Image 4. High-heat solution chromatogram at t= 1hr, zoomed-in to visualize decomposition product peak

The following three chromatograms represent the light-exposed solution that was not heated (Image 5), the light-exposed solution that was heated at 130degC for 30 minutes (Image 6), and the newly-prepared solution that was heated at 130degC for 30 minutes (Image 7).

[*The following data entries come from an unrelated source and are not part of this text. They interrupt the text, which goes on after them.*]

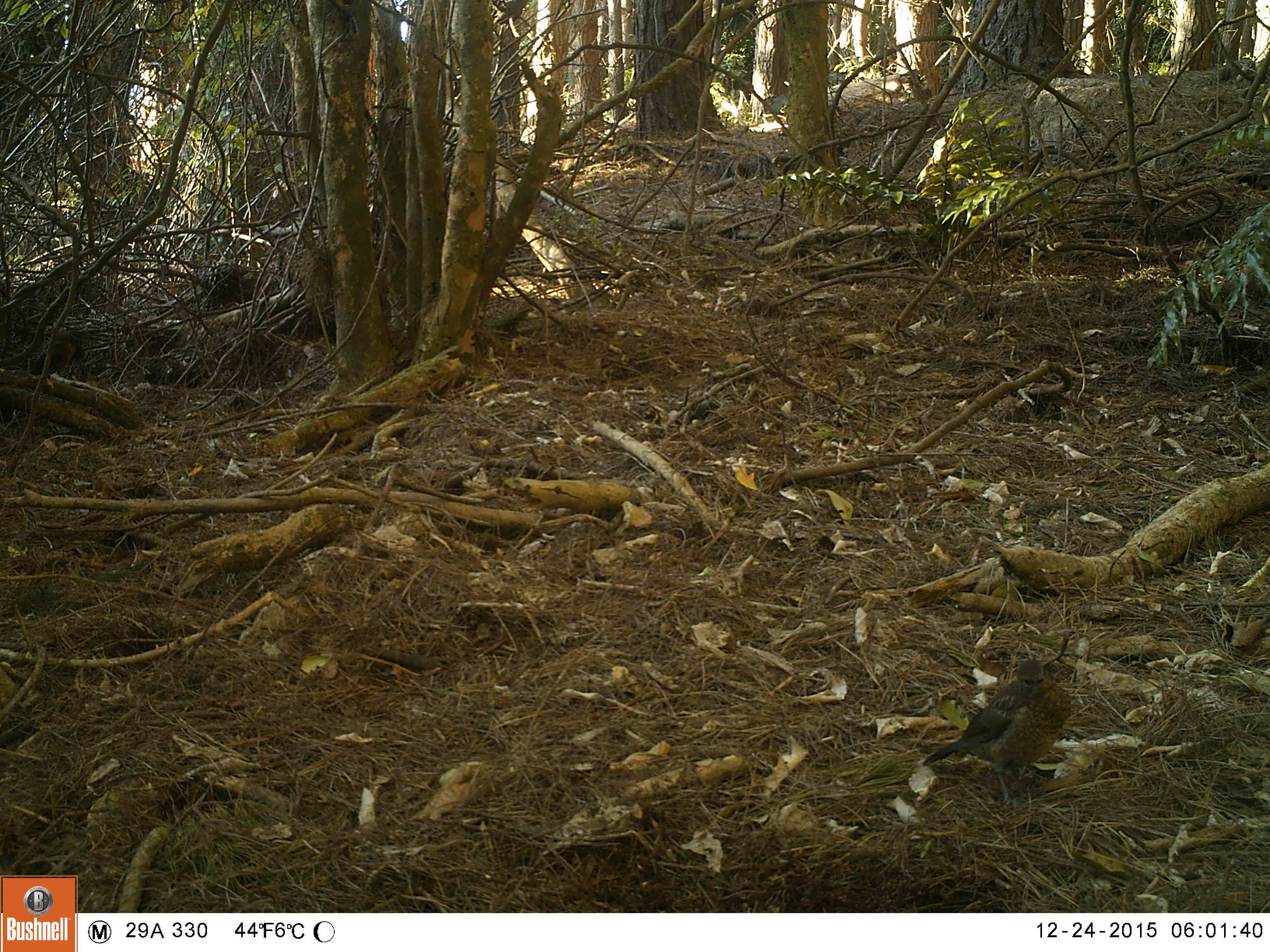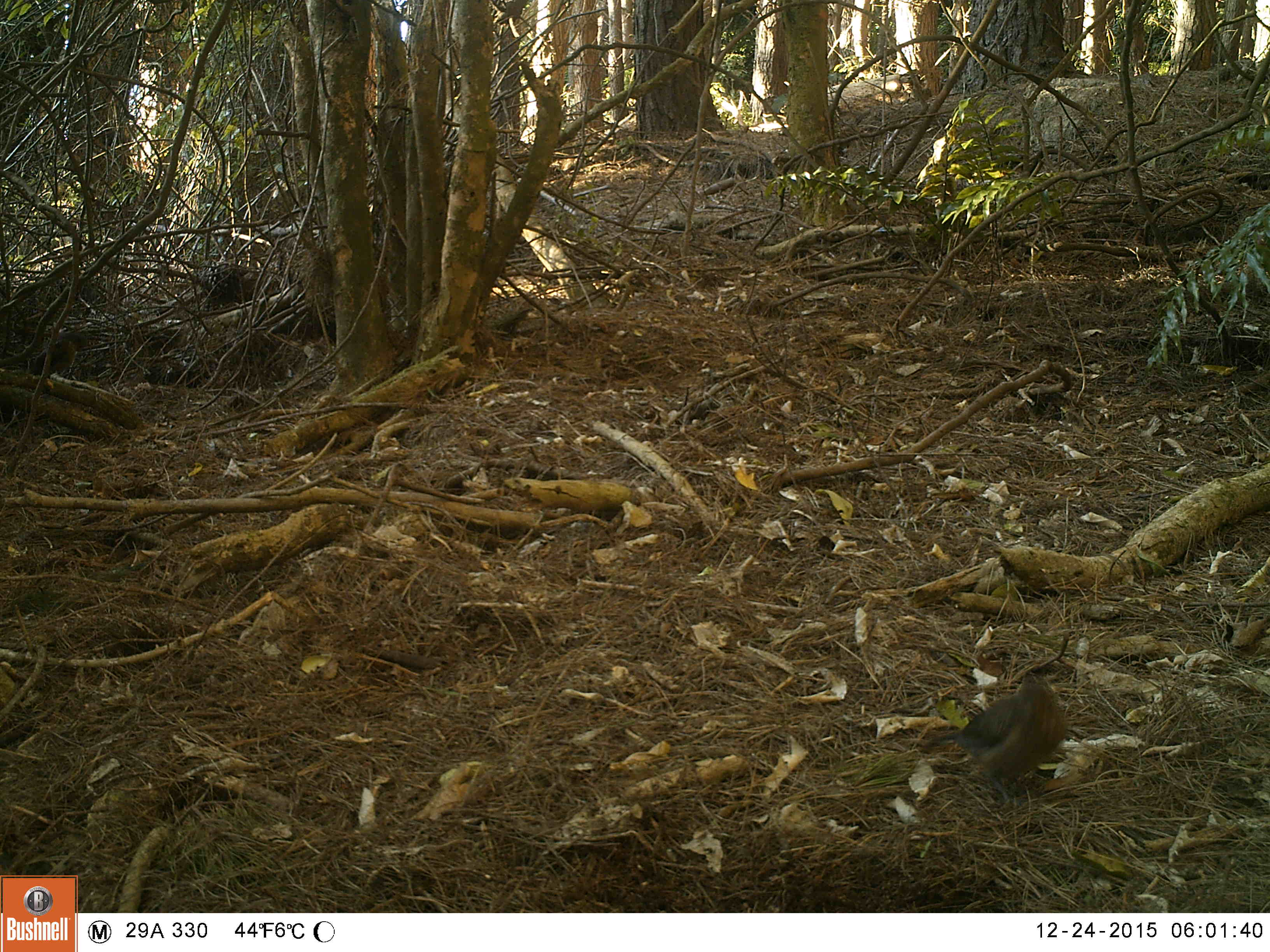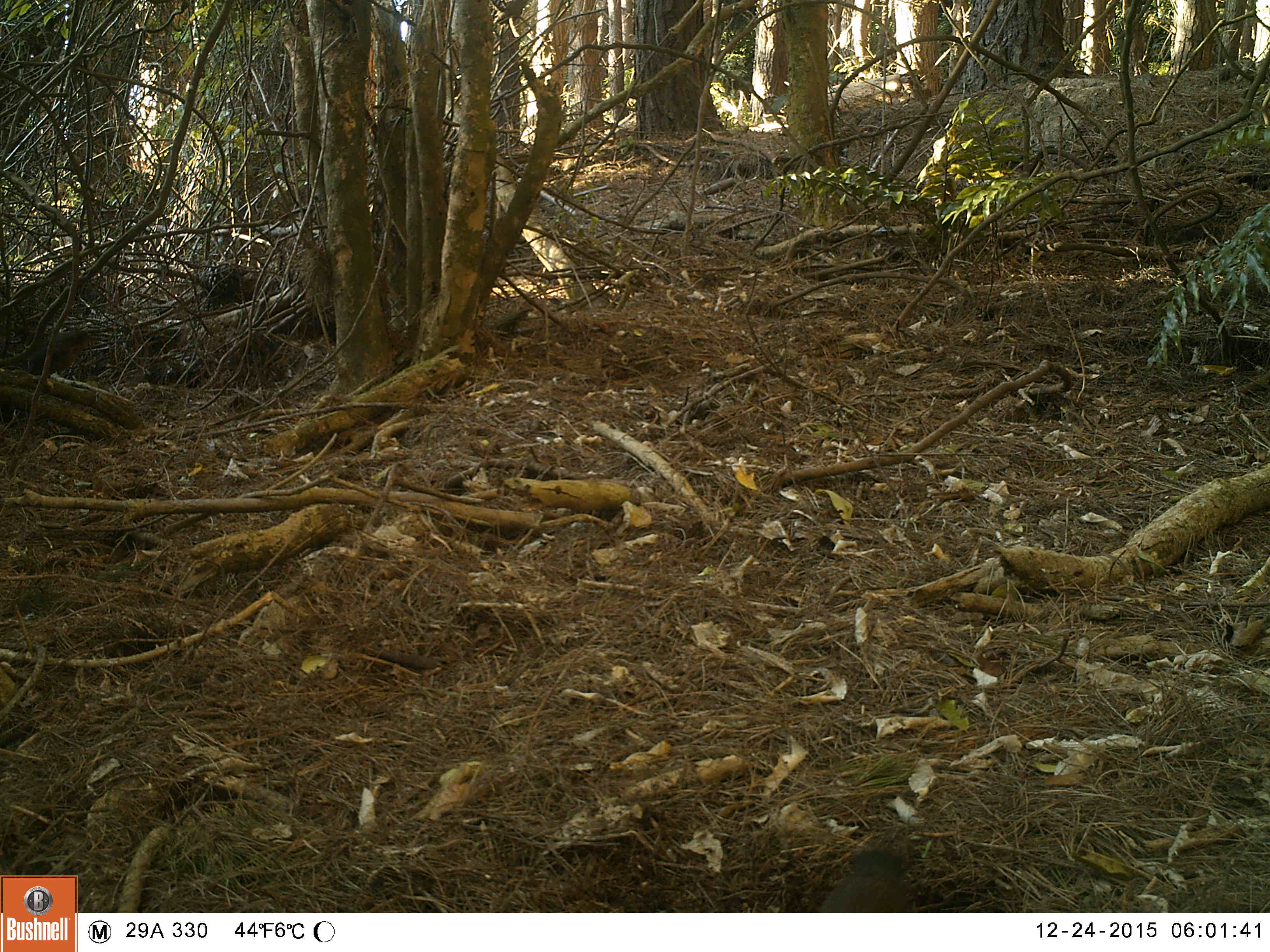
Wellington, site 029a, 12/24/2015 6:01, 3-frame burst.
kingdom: Animalia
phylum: Chordata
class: Aves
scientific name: Aves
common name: bird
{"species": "bird (Aves)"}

Image 5. Chromatogram of EEn solution exposed to light for six months

Image 6. Chromatogram of EEn solution exposed to light for six months and 130degC for 30 min

Image 7. Chromatogram of EEn solution exposed to 130degC for 30 min, but no light exposure

In absence of rigorous quantitative analysis, the proportion of peak area of EEn to benzyl alcohol was used to compare the decomposition of EEn. The concentration of benzyl alcohol in these solutions was constant, so it is another reasonable yet rough estimation of remaining EEn to determine if decomposition occured. For the light-exposed/no-heat solution, the EEn peak was 68.99% the area of the benzyl alcohol peak. For the light-exposed/heat-exposed solution, the EEn peak was 68.41% the area of the benzyl alcohol peak. For the no-light/heat-exposed solution, the EEn peak was 68.20% the area of the benzyl alcohol peak. These values are not significantly different, indicating that decomposition did not occur in any of these samples. (I forgot to measure the peak areas of a no-light/no-heat solution, I’m sowwy :(, but you can look at the 180degC data to see that no significant decomposition occurred at 30 minutes at such a high heat).

Conclusion:

According to GC-MS data, no significant decomposition at normal sterilization conditions (130degC for 30 minutes). Even at 180degC, EEn is fairly stable, remaining 95% intact after one hour at this extreme temperature. Light exposure is also a minimal risk, as no significant decomposition occurred after six months of moderate light exposure.